## EXERCISE AIM
Echo every item below verbatim, leaving out the pictures.

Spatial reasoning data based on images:
----

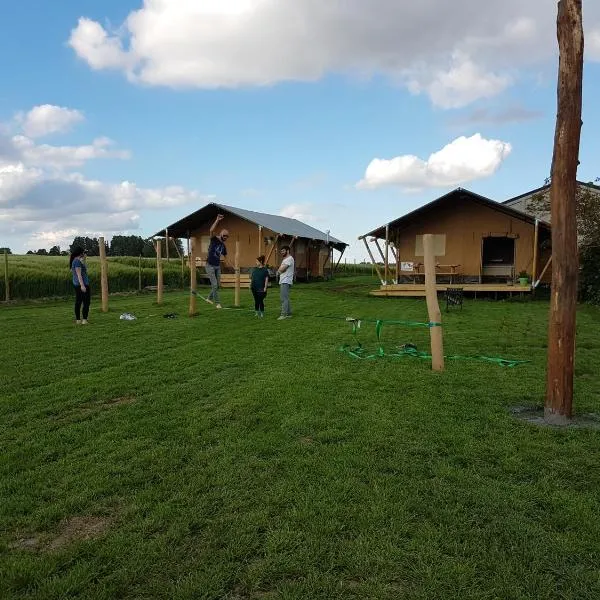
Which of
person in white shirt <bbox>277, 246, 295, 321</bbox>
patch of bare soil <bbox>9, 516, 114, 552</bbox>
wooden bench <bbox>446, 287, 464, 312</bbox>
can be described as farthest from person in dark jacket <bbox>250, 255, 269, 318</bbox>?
patch of bare soil <bbox>9, 516, 114, 552</bbox>

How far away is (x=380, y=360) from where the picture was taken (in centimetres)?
765

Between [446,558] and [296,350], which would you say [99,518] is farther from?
[296,350]

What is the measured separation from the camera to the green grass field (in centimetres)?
265

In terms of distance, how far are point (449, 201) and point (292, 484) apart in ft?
64.3

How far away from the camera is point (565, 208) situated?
509cm

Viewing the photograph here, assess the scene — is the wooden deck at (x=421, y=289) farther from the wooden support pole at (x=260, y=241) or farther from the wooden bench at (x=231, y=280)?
the wooden bench at (x=231, y=280)

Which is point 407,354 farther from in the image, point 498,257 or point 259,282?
point 498,257

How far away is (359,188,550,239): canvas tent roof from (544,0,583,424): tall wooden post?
15324 mm

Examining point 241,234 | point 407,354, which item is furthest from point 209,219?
point 407,354

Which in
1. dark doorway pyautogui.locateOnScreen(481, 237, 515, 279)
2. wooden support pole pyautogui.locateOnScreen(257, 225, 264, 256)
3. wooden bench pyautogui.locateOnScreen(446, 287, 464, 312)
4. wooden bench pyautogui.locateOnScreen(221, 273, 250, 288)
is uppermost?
wooden support pole pyautogui.locateOnScreen(257, 225, 264, 256)

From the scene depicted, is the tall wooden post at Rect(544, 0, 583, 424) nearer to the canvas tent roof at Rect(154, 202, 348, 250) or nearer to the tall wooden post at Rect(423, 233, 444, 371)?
the tall wooden post at Rect(423, 233, 444, 371)

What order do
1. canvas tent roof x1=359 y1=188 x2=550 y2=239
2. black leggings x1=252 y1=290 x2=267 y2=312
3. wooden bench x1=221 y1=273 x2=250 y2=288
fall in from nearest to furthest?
black leggings x1=252 y1=290 x2=267 y2=312
canvas tent roof x1=359 y1=188 x2=550 y2=239
wooden bench x1=221 y1=273 x2=250 y2=288

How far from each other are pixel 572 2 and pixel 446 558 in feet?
16.1

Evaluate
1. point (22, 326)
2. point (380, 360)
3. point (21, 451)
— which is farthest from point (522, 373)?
point (22, 326)
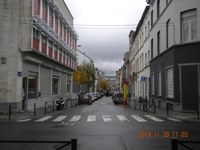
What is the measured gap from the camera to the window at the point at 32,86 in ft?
84.3

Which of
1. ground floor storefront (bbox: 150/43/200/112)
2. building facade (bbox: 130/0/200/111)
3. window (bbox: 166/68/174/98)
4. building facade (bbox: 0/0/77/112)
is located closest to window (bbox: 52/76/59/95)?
building facade (bbox: 0/0/77/112)

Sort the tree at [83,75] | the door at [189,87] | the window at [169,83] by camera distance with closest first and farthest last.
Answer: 1. the door at [189,87]
2. the window at [169,83]
3. the tree at [83,75]

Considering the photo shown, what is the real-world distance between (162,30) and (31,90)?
14072mm

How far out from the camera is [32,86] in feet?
87.1

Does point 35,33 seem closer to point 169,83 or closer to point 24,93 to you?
point 24,93

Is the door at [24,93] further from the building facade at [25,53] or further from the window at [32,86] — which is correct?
the window at [32,86]

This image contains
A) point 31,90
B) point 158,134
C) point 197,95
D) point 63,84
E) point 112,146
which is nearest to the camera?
point 112,146

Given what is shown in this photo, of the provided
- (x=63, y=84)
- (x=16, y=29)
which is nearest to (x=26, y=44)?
(x=16, y=29)

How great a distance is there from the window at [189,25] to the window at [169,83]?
132 inches

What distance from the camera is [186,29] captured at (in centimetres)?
2228

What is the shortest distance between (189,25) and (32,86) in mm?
15196

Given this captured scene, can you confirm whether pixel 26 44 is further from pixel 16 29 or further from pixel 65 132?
pixel 65 132

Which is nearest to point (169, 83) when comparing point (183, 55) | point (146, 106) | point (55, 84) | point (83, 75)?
point (146, 106)

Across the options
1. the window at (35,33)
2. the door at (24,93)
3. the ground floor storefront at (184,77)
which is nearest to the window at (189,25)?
the ground floor storefront at (184,77)
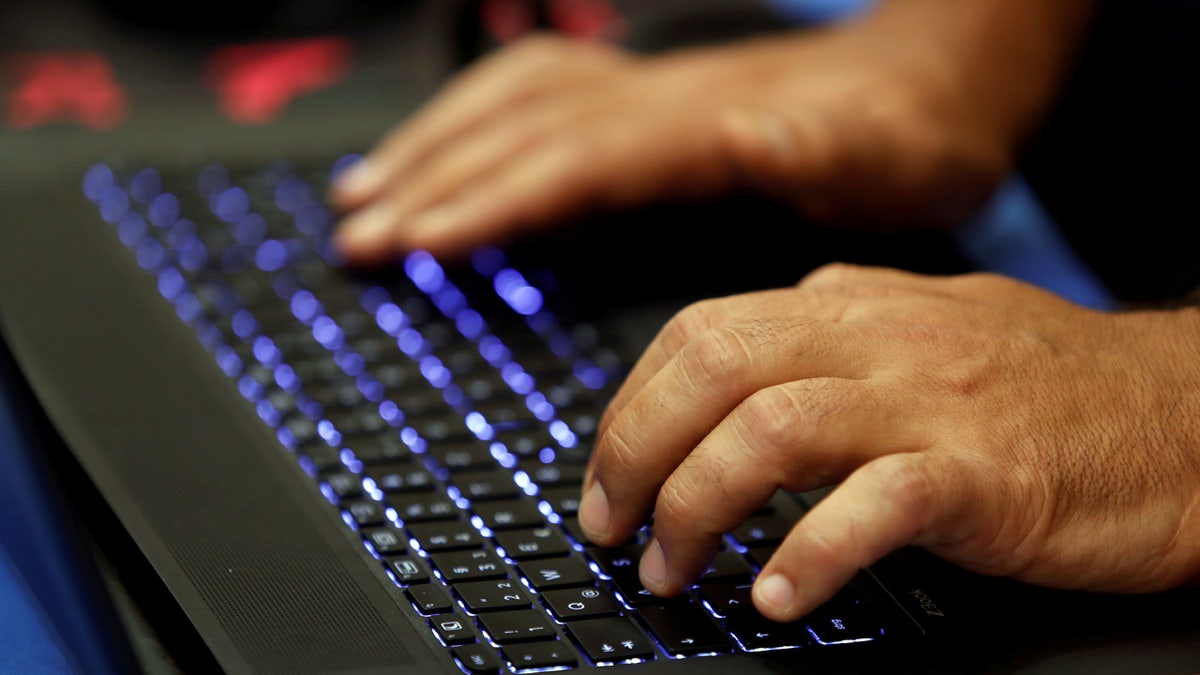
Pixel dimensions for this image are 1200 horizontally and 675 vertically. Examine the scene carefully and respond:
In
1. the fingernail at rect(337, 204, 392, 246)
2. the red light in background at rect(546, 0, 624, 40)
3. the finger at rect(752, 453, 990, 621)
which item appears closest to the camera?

----

## EXERCISE RESPONSE
Which of
person in white shirt <bbox>277, 246, 295, 321</bbox>
patch of bare soil <bbox>9, 516, 114, 552</bbox>
wooden bench <bbox>446, 287, 464, 312</bbox>
can be described as farthest from person in dark jacket <bbox>250, 255, 269, 318</bbox>?
patch of bare soil <bbox>9, 516, 114, 552</bbox>

How far away is (x=380, y=360) from where the picture was taken (in centimetres)?
765

Between [446,558] and [296,350], which would you say [99,518] is farther from?
[296,350]

What is the measured separation from the camera to the green grass field (in centimetres)?
265

In terms of distance, how far are point (449, 201) and point (292, 484) apart in ft?
64.3

How far away from the camera is point (565, 208) situated?
509cm

Viewing the photograph here, assess the scene — is the wooden deck at (x=421, y=289) farther from the wooden support pole at (x=260, y=241) or farther from the wooden bench at (x=231, y=280)?
the wooden bench at (x=231, y=280)

Which is point 407,354 farther from in the image, point 498,257 or point 259,282?
point 498,257

How far away is (359,188,550,239): canvas tent roof from (544,0,583,424): tall wooden post?
15324 mm

Examining point 241,234 | point 407,354, which item is furthest from point 209,219?
point 407,354

Which in
1. dark doorway pyautogui.locateOnScreen(481, 237, 515, 279)
2. wooden support pole pyautogui.locateOnScreen(257, 225, 264, 256)
3. wooden bench pyautogui.locateOnScreen(446, 287, 464, 312)
4. wooden bench pyautogui.locateOnScreen(221, 273, 250, 288)
is uppermost?
wooden support pole pyautogui.locateOnScreen(257, 225, 264, 256)

From the scene depicted, is the tall wooden post at Rect(544, 0, 583, 424) nearer to the canvas tent roof at Rect(154, 202, 348, 250) or nearer to the tall wooden post at Rect(423, 233, 444, 371)?
the tall wooden post at Rect(423, 233, 444, 371)

What order do
1. canvas tent roof x1=359 y1=188 x2=550 y2=239
2. black leggings x1=252 y1=290 x2=267 y2=312
3. wooden bench x1=221 y1=273 x2=250 y2=288
fall in from nearest to furthest?
black leggings x1=252 y1=290 x2=267 y2=312
canvas tent roof x1=359 y1=188 x2=550 y2=239
wooden bench x1=221 y1=273 x2=250 y2=288

How far from each other are pixel 572 2 and pixel 446 558 in feet?
16.1

Evaluate
1. point (22, 326)
2. point (380, 360)
3. point (21, 451)
— which is farthest from point (522, 373)?
point (22, 326)
What is the measured gap from the camera to the window at the point at 32,86 in ft?
84.3

Which of
1. ground floor storefront (bbox: 150/43/200/112)
2. building facade (bbox: 130/0/200/111)
3. window (bbox: 166/68/174/98)
4. building facade (bbox: 0/0/77/112)
is located closest to window (bbox: 52/76/59/95)?
building facade (bbox: 0/0/77/112)

Sort the tree at [83,75] | the door at [189,87] | the window at [169,83] by camera distance with closest first and farthest last.
Answer: 1. the door at [189,87]
2. the window at [169,83]
3. the tree at [83,75]

Considering the photo shown, what is the real-world distance between (162,30) and (31,90)?
14072mm

How far out from the camera is [32,86] in feet?
87.1

Does point 35,33 seem closer to point 169,83 or closer to point 24,93 to you?
point 24,93

Is the door at [24,93] further from the building facade at [25,53] or further from the window at [32,86] — which is correct?
the window at [32,86]

This image contains
A) point 31,90
B) point 158,134
C) point 197,95
D) point 63,84
E) point 112,146
which is nearest to the camera?
point 112,146

Given what is shown in this photo, of the provided
- (x=63, y=84)
- (x=16, y=29)
which is nearest to (x=26, y=44)?
(x=16, y=29)

How great a distance is there from the window at [189,25] to the window at [169,83]?
132 inches

What distance from the camera is [186,29] captured at (in centimetres)?
2228

What is the shortest distance between (189,25) and (32,86) in mm?
15196

Given this captured scene, can you confirm whether pixel 26 44 is further from pixel 16 29 or further from pixel 65 132?
pixel 65 132

Which is nearest to point (169, 83) when comparing point (183, 55) | point (146, 106) | point (55, 84) | point (83, 75)?
point (146, 106)

Across the options
1. the window at (35,33)
2. the door at (24,93)
3. the ground floor storefront at (184,77)
which is nearest to the window at (189,25)?
the ground floor storefront at (184,77)
Pixel dimensions for this image are 1200 horizontally and 675 vertically. Examine the scene carefully and respond:
In
1. the fingernail at rect(337, 204, 392, 246)
2. the red light in background at rect(546, 0, 624, 40)
3. the finger at rect(752, 453, 990, 621)
which item appears closest to the camera?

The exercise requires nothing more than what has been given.